== Available records ==
--------------------------------
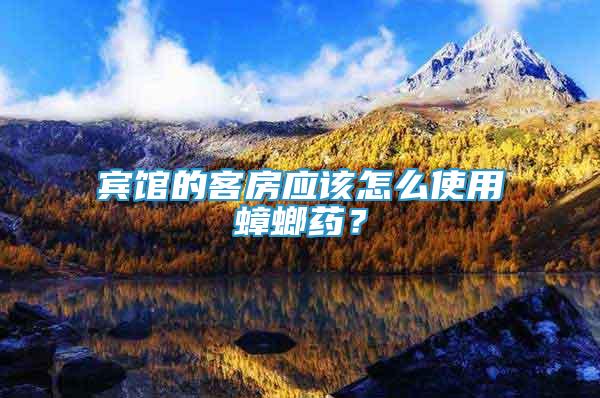 賓館的客房應(yīng)該怎么使用蟑螂藥？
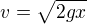 $v = \sqrt{2gx}$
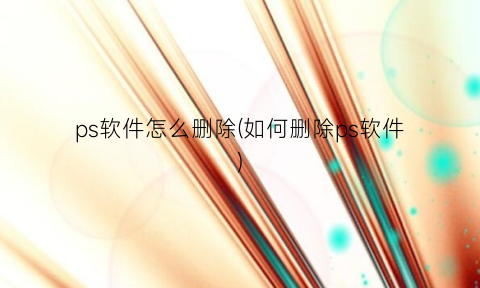 “ps软件怎么删除(如何删除ps软件)
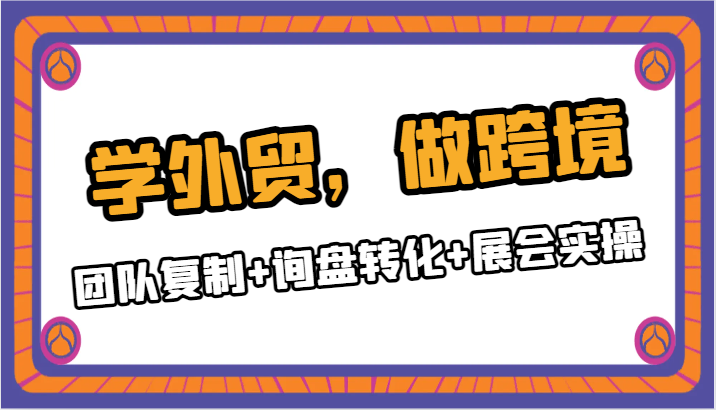 外贸培训：团队复制+询盘转化+展会实操，跨境卖货实战课-54创业网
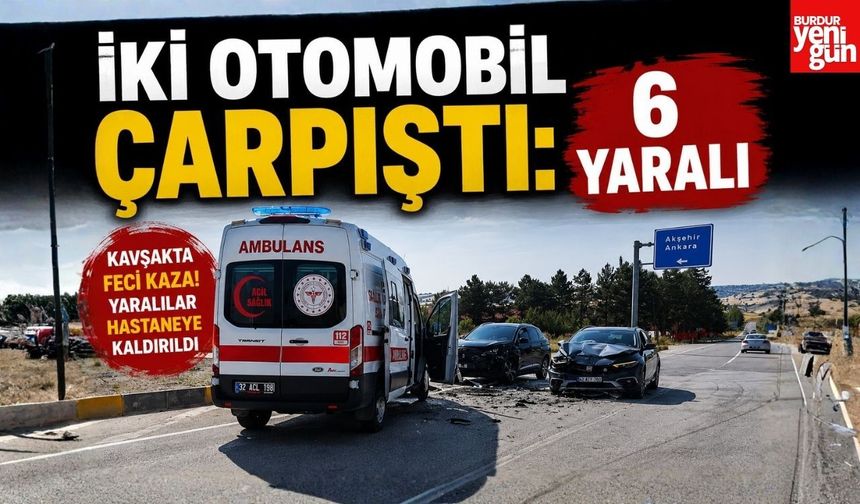 İki Otomobil Çarpıştı: 6 Yaralı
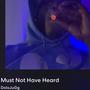 Must Not've Heard (Explicit)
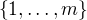 $\{1,\dots, m\}$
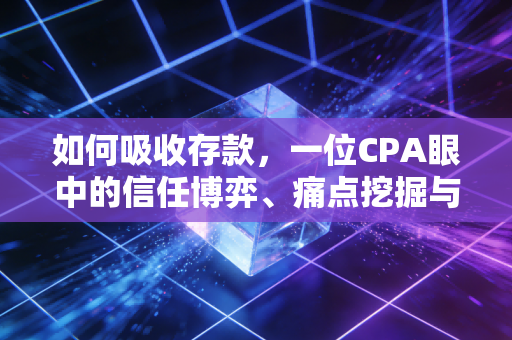 如何吸收存款,一位CPA眼中的信任博弈、痛点挖掘与合规艺术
--------------------------------
== Aim of the exercise ==
Repeat the entries exactly, pictures left out.

== Solution to this exercise ==
 賓館的客房應(yīng)該怎么使用蟑螂藥？
 $v = \sqrt{2gx}$
 “ps软件怎么删除(如何删除ps软件)
 外贸培训：团队复制+询盘转化+展会实操，跨境卖货实战课-54创业网
 İki Otomobil Çarpıştı: 6 Yaralı
 Must Not've Heard (Explicit)
 $\{1,\dots, m\}$
 如何吸收存款,一位CPA眼中的信任博弈、痛点挖掘与合规艺术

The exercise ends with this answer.